Where Modi cannot find a single Muslim candidate to field in an election anywhere in the land, Rajini has lakhs upon lakhs, indeed crores of Muslim fans and Christian fans. They could not, would not, turn into his political supporters if Rajini were to become a supporting actor in a Hindutva screenplay.

The chances are remote of Rajini teaming up with the BJP. He may be a “good friend” of Modi’s, as Modi claims, but Thalaivar is also a good friend of all of India. That is why his entry into politics has been universally welcomed, by everyone. The DMK’s MK Stalin has commented, “I congratulate Rajinikanth,” but he has also added in the next sentence, “however, his entry will not have any kind of impact, positive or negative, on our fortunes.”

In other words, it is early days yet. If there is a precedent, it would be Arvind Kejriwal. He took Delhi by storm, winning 67 out of 70 seats on his platform of “India Against Corruption.” That is also Rajinikanth’s platform.

Yet, the real father of the anti-corruption movement in Delhi (it did not take off anywhere else) was Anna Hazare, who distanced himself from Kejriwal when Kejriwal stepped into party politics.

Rajini, however, is Hazare and Kejriwal rolled into one. Will that give him the clout to turn the tables on the Dravidian parties as Kejriwal briefly succeeded in doing in Delhi with the BJP and the Congress?
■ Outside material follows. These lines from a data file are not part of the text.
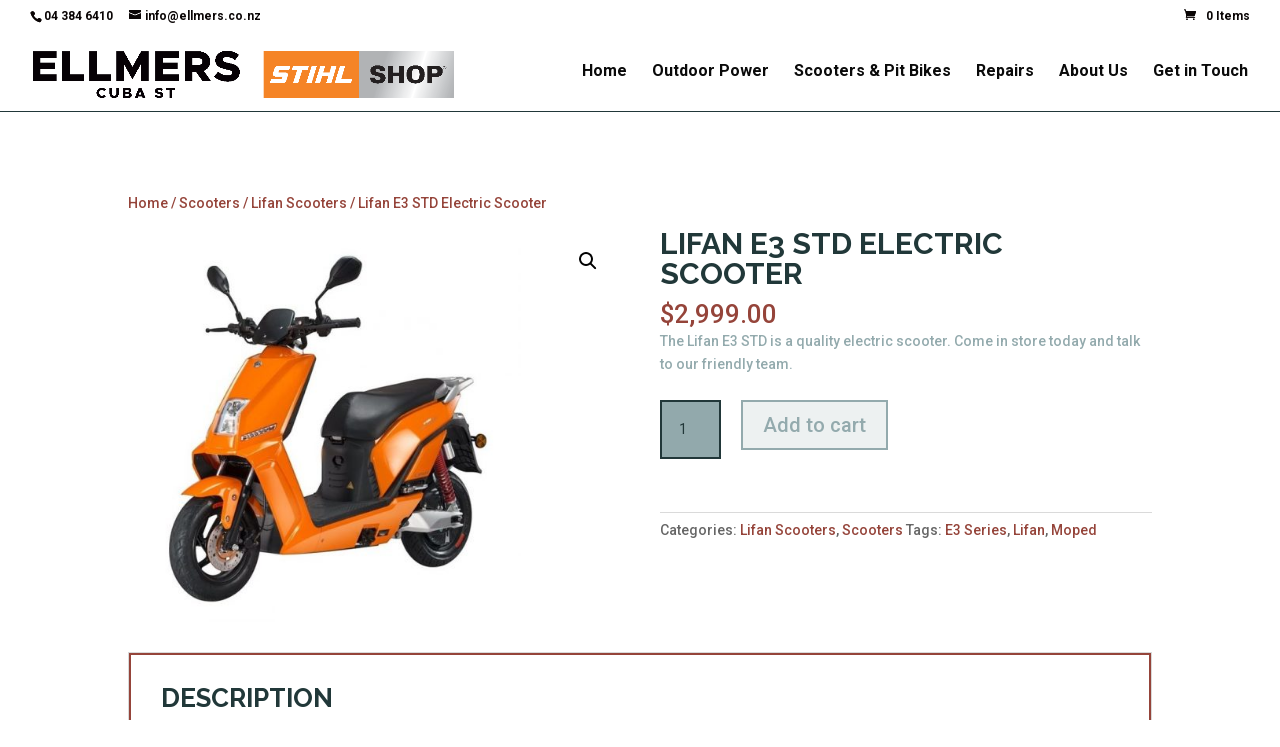

--- FILE ---
content_type: text/css
request_url: https://ellmers.co.nz/wp-content/themes/Your-Generated-Divi-child-theme-template-by-DiviCake-1/style.css?ver=4.27.5
body_size: -233
content:
/*======================================
Theme Name: Divi Child
Theme URI: https://divicake.com/
Description: Child Theme for Divi on Ellmers Website
Version: 1.0
Author: Divi Cake
Author URI: https://divicake.com/
Template: Divi
======================================*/


/* You can add your own CSS styles here. Use !important to overwrite styles if needed. */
That depends on how revolted voters in Tamil Nadu are by the pervasive corruption around them. Hardly at all would appear to be the answer going by TTV Dhinakran’s massive win in Jayalalithaa’s former constituency, despite having just emerged from detention to plunge into the electoral fray, and with his close relative, Sasikala, still doing time in Bengaluru jail. The “Mannargudi Mafia” are still very much in evidence. Prison sentences can’t put them down — at least in the eyes of their adoring followers.

True, Rajinikanth made a triumphal political debut when he took on Jayalalithaa, when, in 1996, he became the moral voice in denouncing JJ’s venality. But that was the same Jayalalithaa who bounced back within a year to re-claim the crown.

Rajini retreated into political sanyas while JJ continued her merry ways. She died in hospital rather than in jail only because the Supreme Court so long withheld their verdict that she passed on before the court spoke and thus went beyond the pale of the law. Dhinakaran and Sasikala are her true heirs in every sense of the term.

If the Anna movement caught fire nowhere but in Delhi-NCR, one can only conclude sadly that the Indian voter loves a financial scandal on the TV screen but has other priorities when it comes to pressing the EVM button.

All bets are, therefore, off on Thalaivar’s political prospects till he actually launches a party, gives it a name, procures a symbol, and endows it with a manifesto.

The French have a saying, plus ca change, plus c’est la meme chose — the more things change, the more they remain the same. N’est-ce pas? Is that not so?

Mani Shankar Aiyar is former Congress MP, Lok Sabha and Rajya Sabha. This article previously appeared on ndtv.com. Reprinted by special arrangement.